**SHORT TASK 1:** In the library essay, which subjects do the shelves hold besides literature and poetry? List each one.
**SHORT TASK 2:** From the library essay, copy the passage starting at "A private collection" and ending at "of the algorithm.".
**SHORT TASK 3:** Using the library essay, mark each statement yes or no and quote the words that decide it. (a) The garden corner is formed by two fences meeting at a right angle. (b) The house with the books has internet access. (c) Getting lost in this collection is compared to browsing the staff picks at a chain bookstore as a similar experience.

**PAGE EXCERPT:**
July 28, 2020

A Library Is Alive

It’s an image that calls itself up randomly sometimes: the corner of the garden. It’s literally a corner—two fences that meet at a right angle, barely containing an explosion of fronds and ferns. The moment I see it from the street, I unplug from this world. Soon, I’ll be in one without cellular service or the internet, hidden by a shady valley in a small house that holds an enormous collection of books.

Picture dusty floor to ceiling shelves bowing under the haphazard weight of not just literature and poetry, but works on ecology, gardening, Buddhism, Hawaiiana, cooking. I often find myself thinking of W.S. and Paula Merwin’s library as its own sort of seed bank. As in: if the world as we know it ends, at least there will be this repository of wisdom. I think of it as not unlike the great libraries of the ancient world that ushered important works through the dark ages. 

A section of the collection holds many books about gardening

A private collection this ungainly and diverse would be remarkable in any city of the world. That it exists in this obscure nook on a remote island in the middle of the Pacific feels, to me, miraculous, a treasure to be guarded, preserved, and someday, conscientiously, shared. All personal libraries are intimate curations that invite conjecture, but this one seems more galaxy than mirror. It’s a forest and the luxury of getting lost here is the essential opposite of, say, browsing the staff picks at a chain bookstore, though even that is starting to seem quaint in the face of the algorithm.

**INFORMATION SUPPLIED:**

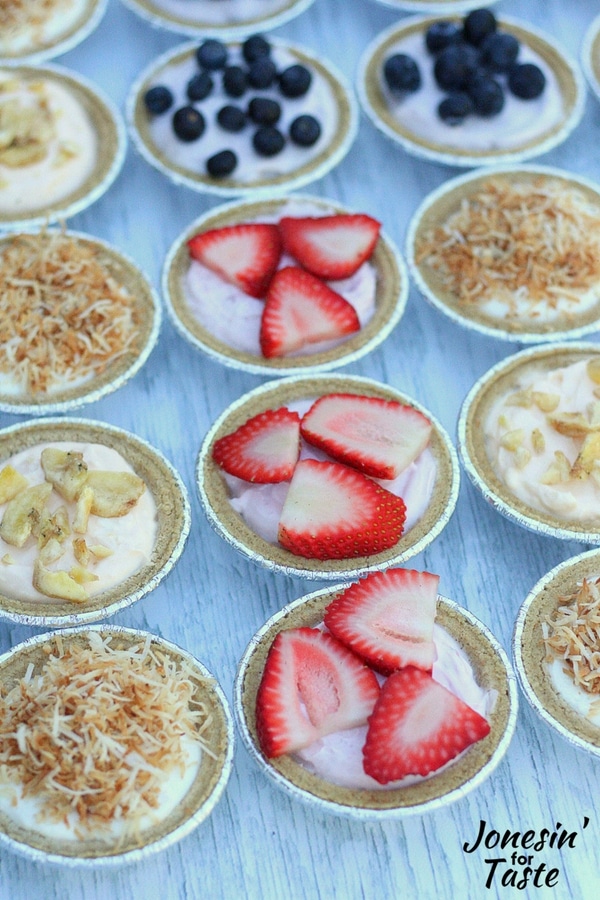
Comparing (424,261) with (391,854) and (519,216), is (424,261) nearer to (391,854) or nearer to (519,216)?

**WRITTEN SOLUTION 1:** ecology, gardening, Buddhism, Hawaiiana, cooking

**WRITTEN SOLUTION 2:**
A private collection this ungainly and diverse would be remarkable in any city of the world. That it exists in this obscure nook on a remote island in the middle of the Pacific feels, to me, miraculous, a treasure to be guarded, preserved, and someday, conscientiously, shared. All personal libraries are intimate curations that invite conjecture, but this one seems more galaxy than mirror. It’s a forest and the luxury of getting lost here is the essential opposite of, say, browsing the staff picks at a chain bookstore, though even that is starting to seem quaint in the face of the algorithm.

**WRITTEN SOLUTION 3:**
(a) Yes: "It’s literally a corner—two fences that meet at a right angle"
(b) No: "in one without cellular service or the internet"
(c) No: "the essential opposite of, say, browsing the staff picks at a chain bookstore"